Gewaltsamer Widerstand sei ein legitimes Mittel gegen Angriffe, sagte Kardinal Woelki bei einem Soldatengottesdienst im Kölner Dom. Vor der Kathedrale gab es Protest gegen die Feier.
Köln – Der Kölner Kardinal Rainer Maria Woelki hält es ethisch für gerechtfertigt, kriegerische Angriffe gewaltsam abzuwehren. Mit Blick auf aktuelle Kriege wie den russischen Angriff auf die Ukraine erinnerte der Erzbischof am Donnerstag im Kölner Dom an die kirchliche Lehre vom gerechten Krieg. Diese stelle sich einem radikalen Pazifismus in gewisser Weise entgegen. Besser müsse man vom „gerechtfertigten Krieg“ sprechen.
Woelki: „Stärker als alle Waffen ist unser Gebet“
Der Kardinal äußerte sich beim Internationalen Soldatengottesdienst, der immer zu Jahresbeginn im Kölner Dom gefeiert wird. Rund 20 Personen protestierten zeitgleich nahe der Kathedrale gegen die Feier. An ihr nahmen auch die ukrainische Generalkonsulin Iryna Shum aus Düsseldorf und die Kölner Oberbürgermeisterin Henriette Reker (parteilos) teil. Wegen der aktuellen Schneefälle konnten zahlreiche Militärangehörige den Gottesdienst nicht erreichen.
„Stärker als alle Waffen ist unser Gebet“, sagte Woelki und bekundete die Hoffnung, dass die Waffen schweigen und Verhandlungen beginnen. Krieg und Gewalt bleibe immer ein Übel. Aber Jesu Aussage in der Bergpredigt „Selig, die Frieden stiften“ dürfe nicht im Sinne eines radikalen Gewaltverzichts gedeutet werden.

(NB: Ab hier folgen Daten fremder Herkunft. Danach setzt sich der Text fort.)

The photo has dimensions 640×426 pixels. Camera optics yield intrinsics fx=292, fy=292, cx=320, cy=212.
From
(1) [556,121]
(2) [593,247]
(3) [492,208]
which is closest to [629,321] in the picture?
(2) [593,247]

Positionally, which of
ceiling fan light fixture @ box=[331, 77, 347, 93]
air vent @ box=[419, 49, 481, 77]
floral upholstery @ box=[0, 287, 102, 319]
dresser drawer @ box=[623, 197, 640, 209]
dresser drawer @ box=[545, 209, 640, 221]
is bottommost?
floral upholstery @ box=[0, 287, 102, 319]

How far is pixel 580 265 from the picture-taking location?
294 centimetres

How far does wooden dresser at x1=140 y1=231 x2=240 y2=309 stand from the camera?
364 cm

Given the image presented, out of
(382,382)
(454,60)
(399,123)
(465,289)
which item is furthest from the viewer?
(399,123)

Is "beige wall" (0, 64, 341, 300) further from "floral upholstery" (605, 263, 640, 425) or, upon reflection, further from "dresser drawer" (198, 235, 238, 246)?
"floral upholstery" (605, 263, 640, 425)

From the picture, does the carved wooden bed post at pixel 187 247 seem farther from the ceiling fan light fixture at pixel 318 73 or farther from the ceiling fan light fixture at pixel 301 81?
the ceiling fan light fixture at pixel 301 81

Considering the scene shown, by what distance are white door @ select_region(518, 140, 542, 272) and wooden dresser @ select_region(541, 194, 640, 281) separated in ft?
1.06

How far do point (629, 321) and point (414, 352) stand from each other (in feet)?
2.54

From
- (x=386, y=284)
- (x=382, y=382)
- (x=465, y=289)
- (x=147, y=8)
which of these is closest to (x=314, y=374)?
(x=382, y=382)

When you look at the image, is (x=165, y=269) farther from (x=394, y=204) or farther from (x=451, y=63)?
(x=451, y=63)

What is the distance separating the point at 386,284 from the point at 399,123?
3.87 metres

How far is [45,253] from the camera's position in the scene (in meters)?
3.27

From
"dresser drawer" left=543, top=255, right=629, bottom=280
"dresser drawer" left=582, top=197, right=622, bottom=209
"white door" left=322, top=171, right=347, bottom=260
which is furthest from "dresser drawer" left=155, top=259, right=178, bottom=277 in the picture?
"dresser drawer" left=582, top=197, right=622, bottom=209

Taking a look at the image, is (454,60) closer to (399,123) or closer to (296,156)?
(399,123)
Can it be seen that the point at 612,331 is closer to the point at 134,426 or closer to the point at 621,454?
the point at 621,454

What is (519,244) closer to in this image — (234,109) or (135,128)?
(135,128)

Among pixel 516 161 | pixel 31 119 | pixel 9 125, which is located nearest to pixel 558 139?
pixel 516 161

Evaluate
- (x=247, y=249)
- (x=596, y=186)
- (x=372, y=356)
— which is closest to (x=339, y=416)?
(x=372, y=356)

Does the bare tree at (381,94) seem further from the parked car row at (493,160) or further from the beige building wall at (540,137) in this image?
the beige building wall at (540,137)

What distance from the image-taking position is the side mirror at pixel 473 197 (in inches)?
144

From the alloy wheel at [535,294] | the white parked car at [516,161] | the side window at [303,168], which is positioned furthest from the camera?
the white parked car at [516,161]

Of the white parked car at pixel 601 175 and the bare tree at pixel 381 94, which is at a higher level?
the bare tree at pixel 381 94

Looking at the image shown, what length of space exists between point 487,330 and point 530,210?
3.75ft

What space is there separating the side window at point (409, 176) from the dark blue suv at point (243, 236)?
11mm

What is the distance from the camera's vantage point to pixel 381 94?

Eine gewaltsame Verteidigung aus Notwehr sei als letztes Mittel und als „notwendig kleineres Übel“ in engen Grenzen moralisch zu tolerieren. „Denn Notwehr ist im letzten deshalb gerechtfertigt, weil ohne sie möglicherweise der Terror oder die Despotie das Regiment übernehmen, eine legitime staatliche Gewalt ersetzen und Unheil über die Menschen bringen würde.“
„Pragmatisch geduldete Übel der Notwehrgewalt“
Nach Worten Woelkis gehören gewaltloser Widerstand und eine lang angelegte weltweite friedensethische Bildung zu den moralisch legitimierten Mitteln, den Weg zum Frieden zu bereiten. Im Zweifelsfall bewahre aber auch „das pragmatisch geduldete Übel der Notwehrgewalt“ vor Barbarei. Bei all dem komme Soldatinnen und Soldaten eine wichtige Rolle zu. Ihr Wirken sei ein Geschenk an alle Menschen guten Willens. „Und dafür möchte ich Ihnen heute bei dieser Gelegenheit ganz einfach einmal Danke sagen“, so der Kardinal.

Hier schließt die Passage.